======== 演習テキスト

【熱海市土石流災害】被災から2年2カ月警戒区域解除「復旧復興の大きな節目、一里塚」

おととし7月に起きた熱海土石流災害。その後も安全確保のため立ち入りが制限されていた伊豆山地区の警戒区域が解除され、被災者がそれぞれの自宅の整理に訪れました。

画像1: 【熱海市土石流災害】被災から2年2カ月警戒区域解除「復旧復興の大きな節目、一里塚」

林輝彦アナウンサー:
「午前9時です。熱海市の斉藤市長が警戒区域のロープを解除しました。およそ2年ぶりに伊豆山地区の住民は自由に入ることができます」

 おととし7月、熱海市伊豆山で発生した大規模な土石流災害。

 災害後、伊豆山の一部地域は、安全確保の面から警戒区域に指定され、100世帯180人が避難生活を送っていました。

画像2: 【熱海市土石流災害】被災から2年2カ月警戒区域解除「復旧復興の大きな節目、一里塚」

熱海市 斉藤栄市長:
「警戒区域の解除は今後の被災エリアの復旧復興の大きな節目、一里塚だと考えている。被災者、住民の声を聞きながら復旧復興を一歩一歩前に進めていきたい」

 崩落が発生した起点部分に残った土砂は、8月26日県の行政代執行により撤去が完了しましたが、まだ災害の爪痕が残っているままの場所も…。

林輝彦アナウンサー:
「警戒区域は解除になったが、まだ人の背丈を超えるほど、土のうが積まれている場所が複数ある。またこちらの瓦礫はシートに覆われているし、その隣の住宅は扉や窓が壊れてベニヤ板で補強されたまま」

小磯和雄さん(81)

画像1: 小磯和雄さん(81)

小磯和雄さん(81):
「ようやく待ちに待った(警戒区域の)解除ができて、本当にうれしい。」

あさって自宅へ戻る予定の、小磯和雄さん(81)です。

 小磯さんの自宅は土石流に流されることはありませんでした。

 それでも被害がなかったわけではありません。

================
======== 出典情報

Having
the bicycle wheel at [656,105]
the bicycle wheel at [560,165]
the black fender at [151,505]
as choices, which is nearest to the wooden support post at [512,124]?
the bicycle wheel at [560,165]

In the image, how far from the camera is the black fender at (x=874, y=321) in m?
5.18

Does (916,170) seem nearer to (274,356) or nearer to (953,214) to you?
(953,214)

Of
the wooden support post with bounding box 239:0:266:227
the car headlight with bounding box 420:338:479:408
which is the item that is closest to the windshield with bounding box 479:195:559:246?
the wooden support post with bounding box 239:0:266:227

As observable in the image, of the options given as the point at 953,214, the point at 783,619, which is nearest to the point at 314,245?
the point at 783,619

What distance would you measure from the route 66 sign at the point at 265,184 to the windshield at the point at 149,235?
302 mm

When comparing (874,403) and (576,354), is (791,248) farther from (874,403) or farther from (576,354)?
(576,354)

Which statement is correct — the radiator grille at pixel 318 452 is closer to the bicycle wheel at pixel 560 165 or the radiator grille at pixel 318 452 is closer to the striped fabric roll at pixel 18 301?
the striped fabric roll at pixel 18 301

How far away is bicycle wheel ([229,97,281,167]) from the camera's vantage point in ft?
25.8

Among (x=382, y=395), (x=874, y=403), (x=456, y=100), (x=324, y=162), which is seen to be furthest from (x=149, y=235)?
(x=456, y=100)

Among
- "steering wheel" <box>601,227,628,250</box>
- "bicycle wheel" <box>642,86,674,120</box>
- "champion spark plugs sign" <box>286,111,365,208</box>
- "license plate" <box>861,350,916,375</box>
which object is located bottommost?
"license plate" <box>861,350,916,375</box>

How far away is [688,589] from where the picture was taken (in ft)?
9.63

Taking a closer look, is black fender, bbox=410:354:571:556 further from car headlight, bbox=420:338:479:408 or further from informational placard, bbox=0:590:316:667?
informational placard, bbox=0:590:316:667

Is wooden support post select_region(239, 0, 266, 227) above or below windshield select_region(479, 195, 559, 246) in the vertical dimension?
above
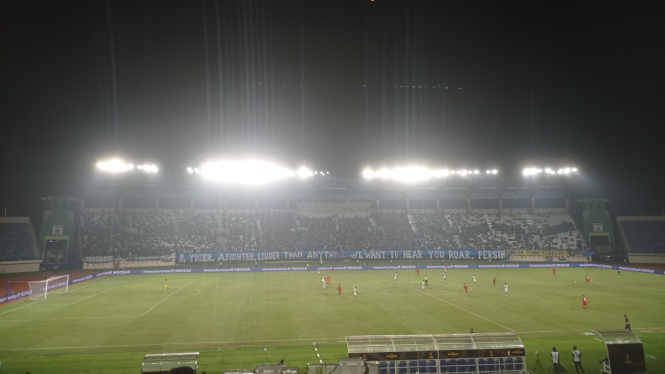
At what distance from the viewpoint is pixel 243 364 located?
54.4 ft

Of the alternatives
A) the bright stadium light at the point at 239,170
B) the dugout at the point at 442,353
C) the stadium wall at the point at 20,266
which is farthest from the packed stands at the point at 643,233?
the stadium wall at the point at 20,266

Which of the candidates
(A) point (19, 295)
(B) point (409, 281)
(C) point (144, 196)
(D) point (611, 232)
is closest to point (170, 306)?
(A) point (19, 295)

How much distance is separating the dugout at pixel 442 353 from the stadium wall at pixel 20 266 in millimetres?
58266

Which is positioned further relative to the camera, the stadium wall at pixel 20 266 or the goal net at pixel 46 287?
the stadium wall at pixel 20 266

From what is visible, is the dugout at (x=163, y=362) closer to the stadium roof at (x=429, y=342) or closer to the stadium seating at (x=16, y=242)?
the stadium roof at (x=429, y=342)

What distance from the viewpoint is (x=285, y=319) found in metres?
25.2

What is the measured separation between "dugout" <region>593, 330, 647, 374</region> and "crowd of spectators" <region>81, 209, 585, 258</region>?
57088mm

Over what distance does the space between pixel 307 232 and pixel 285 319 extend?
48.6 meters

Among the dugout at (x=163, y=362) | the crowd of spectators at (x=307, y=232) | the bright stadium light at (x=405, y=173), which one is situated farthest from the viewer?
the bright stadium light at (x=405, y=173)

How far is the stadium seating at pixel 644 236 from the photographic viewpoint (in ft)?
202

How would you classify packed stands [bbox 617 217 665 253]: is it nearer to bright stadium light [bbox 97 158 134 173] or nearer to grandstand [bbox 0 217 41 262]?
bright stadium light [bbox 97 158 134 173]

================

**課題の指示**. 上の熱海土石流の記事から、「災害後、伊豆山の一部地域は、」のある語句で書き始め、「てベニヤ板で補強されたまま」」まで書いたところで止めて、その間を一字も変えずに出力する。

**演習の結果**.
災害後、伊豆山の一部地域は、安全確保の面から警戒区域に指定され、100世帯180人が避難生活を送っていました。

画像2: 【熱海市土石流災害】被災から2年2カ月警戒区域解除「復旧復興の大きな節目、一里塚」

熱海市 斉藤栄市長:
「警戒区域の解除は今後の被災エリアの復旧復興の大きな節目、一里塚だと考えている。被災者、住民の声を聞きながら復旧復興を一歩一歩前に進めていきたい」

 崩落が発生した起点部分に残った土砂は、8月26日県の行政代執行により撤去が完了しましたが、まだ災害の爪痕が残っているままの場所も…。

林輝彦アナウンサー:
「警戒区域は解除になったが、まだ人の背丈を超えるほど、土のうが積まれている場所が複数ある。またこちらの瓦礫はシートに覆われているし、その隣の住宅は扉や窓が壊れてベニヤ板で補強されたまま」